Distance Feature Check Curves
On the first graph below, we compare an image (e.g. image number 1000) to all the other 8838 using the Euclidian distance feature. We want to check if the feature is discriminating enough; this might be characterized by a fast increase in the curve starting where the images are considered as very different by the Euclidian distance feature.
On the second graph, we see a zoomed version of the Euclidian distance feature curve (leftmost part of the first graph). The fast increase in the curve is distinguished. Note that the image numbers have be reordered to have a monotically increasing distance function.
On average, among the smallest distances (leftmost part of the graph), the greatest increase in distance from one image to the next relative to the same reference image is 100. This corresponds to a brutal increase of 15 to 20% after a few images only.
This was tested by picking a few hundreds of images and computing their relative distance to all other images, sorting the distances in increasing order, then picking the 500 first values for each reference image.

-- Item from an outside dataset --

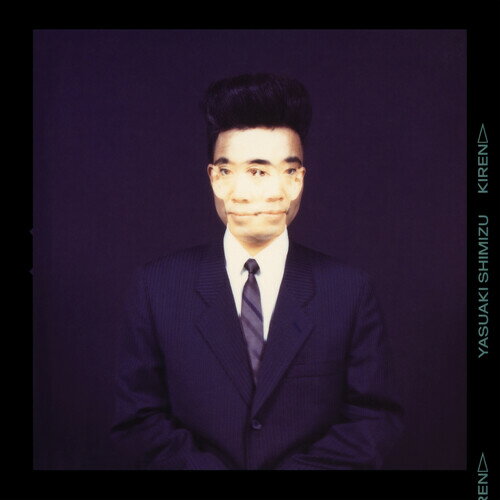 ◆タイトル: Kiren◆アーティスト: Yasuaki Shimizu◆現地発売日: 2022/03/25◆レーベル: Palto Flats RecordsYasuaki Shimizu - Kiren LP レコード 【輸入盤】※商品画像はイメージです。デザインの変更等により、実物とは差異がある場合があります。 ※注文後30分間は注文履歴からキャンセルが可能です。当店で注文を確認した後は原則キャンセル不可となります。予めご了承ください。[楽曲リスト]1.1 Ashita 1.2 Peruvian Pink 1.3 Momo No Hana 1.4 Shiasate 1.5 Asate 1.6 Ore No Umi 1.7 KagerofuBy the early 1980s acclaimed saxophonist, producer and composer Yasuaki Shimizu had established himself on the Japanese new wave scene, producing many important experimental pop records and releasing several albums as the bandleader of Mariah. Following the release of his widely regarded solo classic Kakashi, from 1982, and the otherworldly Utakata No Hibi, by Mariah in 1983, he went into the studio the following year with frequent collaborators, producer Aki Ikuta and Morio Watanabe (bassist of Mariah), to record a mystifying collection of experimental dance music. Utilizing cutting-edge technology and studio trickery, Kiren showcases Shimizu's trademark playfulness, marrying richly layered production techniques to off-kilter, sometimes traditional sounding rhythms and melodies. Unreleased until now, Kiren represents an important period of Shimizu's artistic expression, an artist at his peak, while successfully exploring the intersections of fusion, synthpop, new wave, and jazz.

Conclusion & Further developments
We could push the project further by distinguishing originals from counterfeits; this seems like a challenging task since to do so we need an expert eye. We feel we also need to get more into the discriminating power of the feature we used, even though it seems pretty reliable on the basis of our experiment.
This approach could already be used on the whole database of circa 1 million images to partition the data into many smaller sets that contain relatively similar ornaments, and that are very distinct from each other. This would cut further processing time by a heavy factor.